El obispo rió a mandíbula batiente.
– ¡Ha lanzado invectivas contra el soberano y ahora dice que está abrumada por los pesares! Hay que ensartarla en el espetón y hacerla girar mientras se asa. Soltará aceite y grasa en lugar de palabras.
– He dicho que el rey debe morir, y así será.
– Clarice, debería contener su lengua -murmuró Gybon.
– Señor, si estoy en silencio mis huesos envejecen.
– Monja, tu idioma es ciertamente extraño. -El obispo volvió a aproximarse un paso, pero la religiosa no se inmutó-. Tus palabras son muy oscuras. Necesitas exposición.
– Le concedo dispositio, expositio y conclusio…
– ¡Así sea! Resulta perverso ver a un escolástico con hábito de monja.
– Conmigo se confunde. Ni todas las palabras del mundo podrán pintarle la imagen de mi alma.
El obispo parecía cada vez más molesto con el testimonio de la monja.
– Algunos dicen que te inspira el Espíritu Santo y otros que recibes la inspiración de los espíritus alcohólicos de la bodega.
– Lo que «algunos dicen» no tiene importancia.
– Eres una chapucera de poca monta, una retorcida y una caprichosa.
El escudero interrumpió la filípica del obispo:
– Clarice, me gustaría decirle algo. Afirma que, tras la muerte del rey, ha tenido la visión de la Santa Iglesia de Dios en penosas ruinas. Ha soliviantado a los ciudadanos. Gran parte de sus afirmaciones son perversas y las consideramos maliciosas.
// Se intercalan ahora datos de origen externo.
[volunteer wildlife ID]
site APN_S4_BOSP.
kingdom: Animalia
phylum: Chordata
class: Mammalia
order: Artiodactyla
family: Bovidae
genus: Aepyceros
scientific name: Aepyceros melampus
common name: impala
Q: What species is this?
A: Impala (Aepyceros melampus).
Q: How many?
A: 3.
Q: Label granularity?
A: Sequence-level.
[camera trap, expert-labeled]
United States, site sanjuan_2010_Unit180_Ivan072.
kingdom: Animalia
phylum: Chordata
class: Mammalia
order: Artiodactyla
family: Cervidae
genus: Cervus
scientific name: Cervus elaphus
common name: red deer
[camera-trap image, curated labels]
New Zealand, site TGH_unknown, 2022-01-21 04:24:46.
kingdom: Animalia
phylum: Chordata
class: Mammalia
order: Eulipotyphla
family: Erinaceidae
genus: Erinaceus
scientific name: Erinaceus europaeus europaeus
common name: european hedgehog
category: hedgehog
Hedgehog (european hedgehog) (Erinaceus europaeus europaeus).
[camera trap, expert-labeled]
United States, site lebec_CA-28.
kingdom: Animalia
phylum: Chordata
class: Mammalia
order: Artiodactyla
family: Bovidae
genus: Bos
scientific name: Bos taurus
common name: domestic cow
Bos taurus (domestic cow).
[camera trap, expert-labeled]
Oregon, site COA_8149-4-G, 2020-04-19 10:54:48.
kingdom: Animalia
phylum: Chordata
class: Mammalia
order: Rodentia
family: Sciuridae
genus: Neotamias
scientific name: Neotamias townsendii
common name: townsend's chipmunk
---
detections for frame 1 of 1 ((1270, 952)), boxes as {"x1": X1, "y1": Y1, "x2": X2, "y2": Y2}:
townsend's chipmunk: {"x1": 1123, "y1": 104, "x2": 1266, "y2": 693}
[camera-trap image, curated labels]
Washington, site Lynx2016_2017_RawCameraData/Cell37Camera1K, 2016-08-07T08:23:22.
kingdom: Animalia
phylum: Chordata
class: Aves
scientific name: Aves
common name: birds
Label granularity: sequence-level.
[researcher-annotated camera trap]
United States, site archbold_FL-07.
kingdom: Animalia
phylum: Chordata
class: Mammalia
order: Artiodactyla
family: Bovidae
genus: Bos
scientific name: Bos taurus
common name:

Los que antaño fueron sus amigos se han convertido en sus enemigos. Parecen cazadores que tocan el cuerno que conduce a su muerte.
– No sé por qué lo hacen. ¿Quiénes son los que emplean artes tan sutiles contra mí?
– Los enemigos del buen orden, los que anhelan la condenación de este mundo.
– Así es. Algunos han preguntado si el mundo acabará por fin.
– No te decantas por nada -terció el obispo-. Oyes que algunos dicen esto y otros aquello. Eres el cordero sin mácula nacido para el sacrificio. ¿Esa es tu cantinela? Te pareces a la vieja yegua de mi padre. No te mueves a menos que te azucen. En Inglaterra, nadie vela los ojos como tú.
– Yo abro los ojos. Algunos graban en los árboles y otros en muros de piedra. Yo grabo en los corazones.
– Vamos, monja, demasiados exámenes sutiles y subterfugios. Eres una rama del maligno.
La religiosa permaneció unos instantes en silencio, cabizbaja como si estuviera orando.
– Si consintiera en cumplir su voluntad y abjurar de cuanto he dicho, sin lugar a dudas me volvería digna de la maldición de Dios.
– ¿Hay algún motivo para abjurar? -quiso saber Gybon-. Sólo pedimos silencio y contrición pública.
– ¿Que porte una vela de cera por Cheapside? Es lo mismo que abjurar.